The required output is the line that contains "Identify the bounding" plus every line after it in the listing below, copied exactly as it appears.

**MATERIAL PROVIDED**
####################
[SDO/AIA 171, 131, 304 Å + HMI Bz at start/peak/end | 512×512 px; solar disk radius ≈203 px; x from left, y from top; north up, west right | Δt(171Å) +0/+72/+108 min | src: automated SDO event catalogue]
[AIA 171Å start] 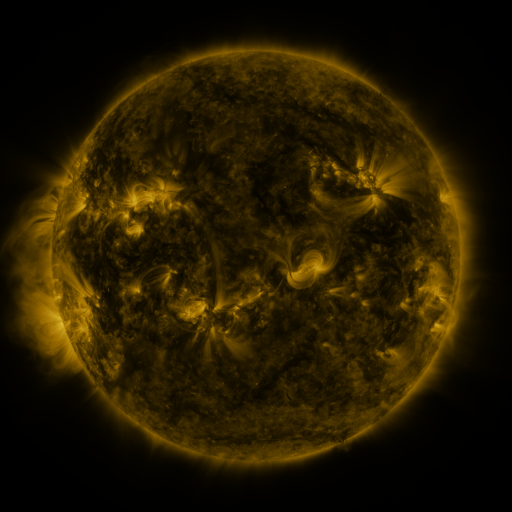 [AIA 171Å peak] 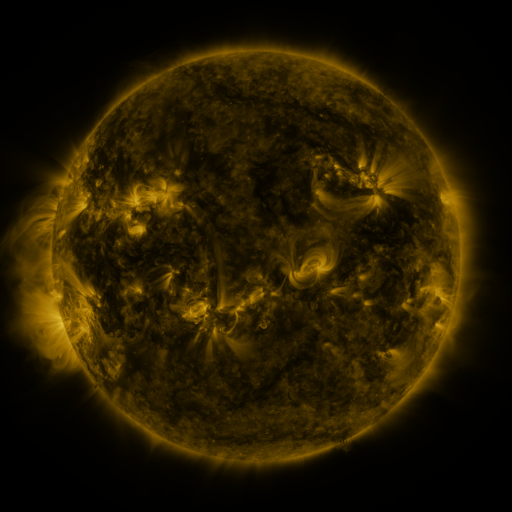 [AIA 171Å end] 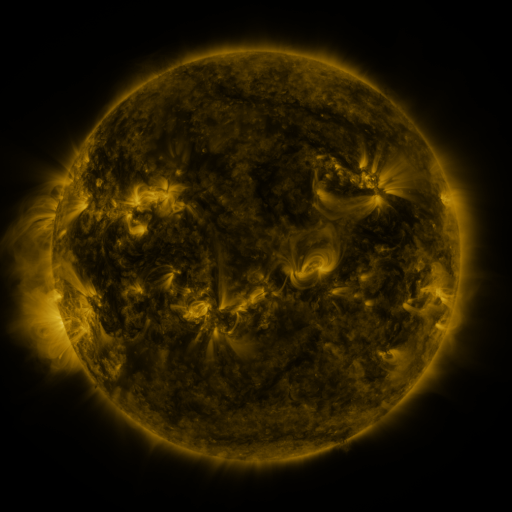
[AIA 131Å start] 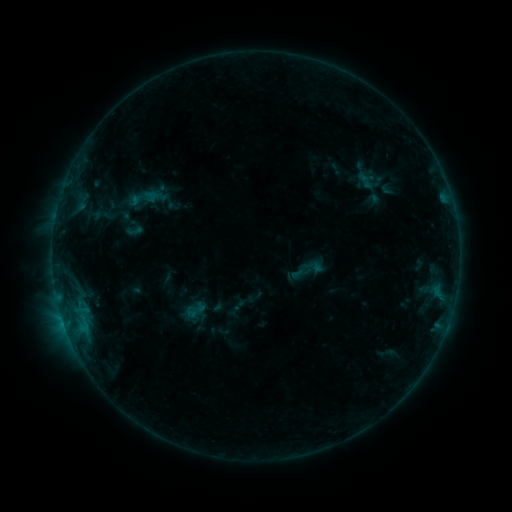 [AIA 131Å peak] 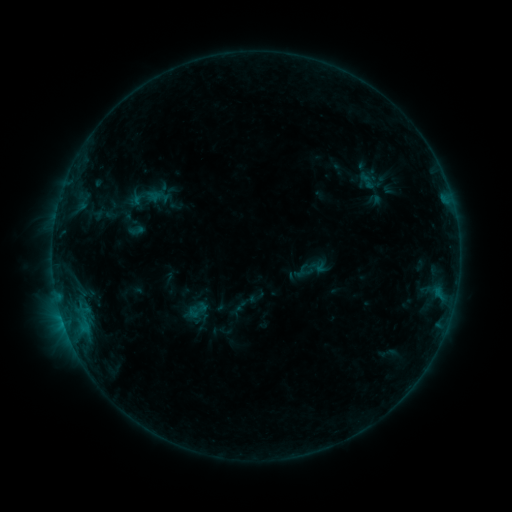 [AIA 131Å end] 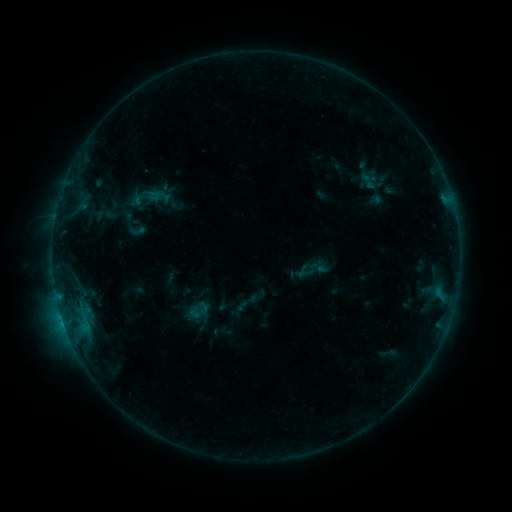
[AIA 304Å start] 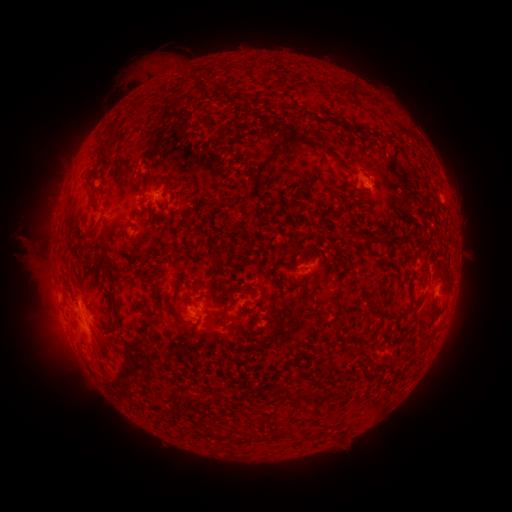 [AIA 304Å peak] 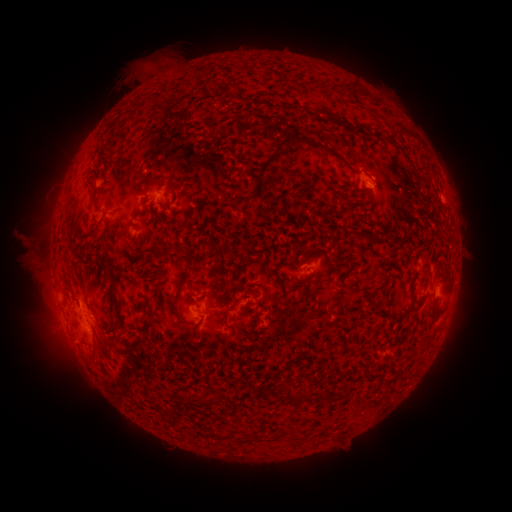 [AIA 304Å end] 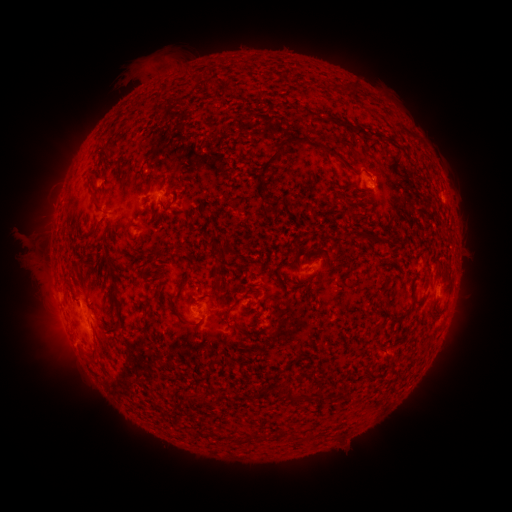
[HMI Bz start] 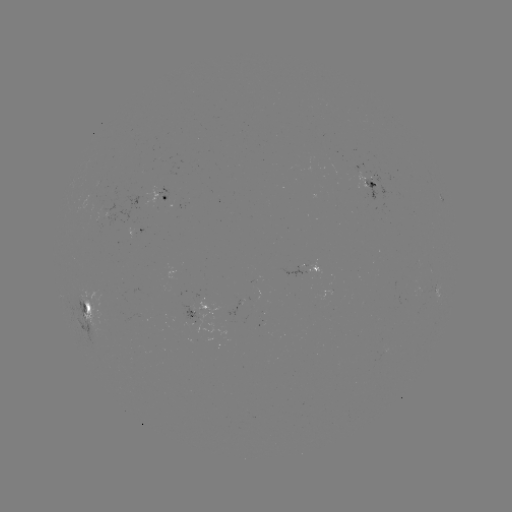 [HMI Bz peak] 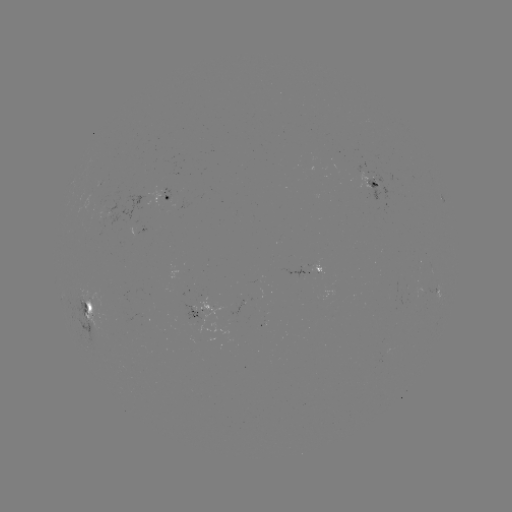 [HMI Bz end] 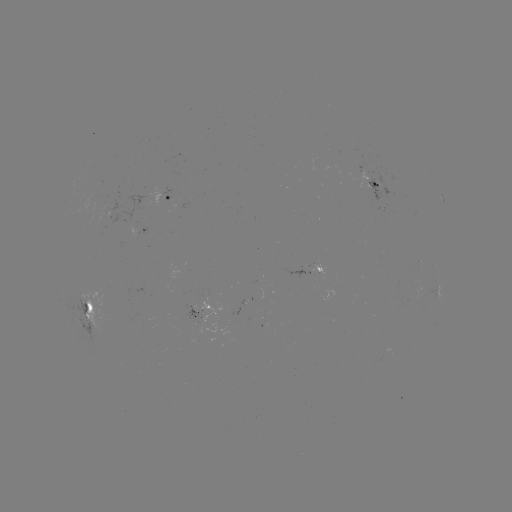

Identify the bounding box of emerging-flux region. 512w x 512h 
[97, 200, 104, 214].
####################
**OUTPUT FOR THIS TASK**
Identify the bounding box of emerging-flux region. 512w x 512h 
[97, 200, 104, 214].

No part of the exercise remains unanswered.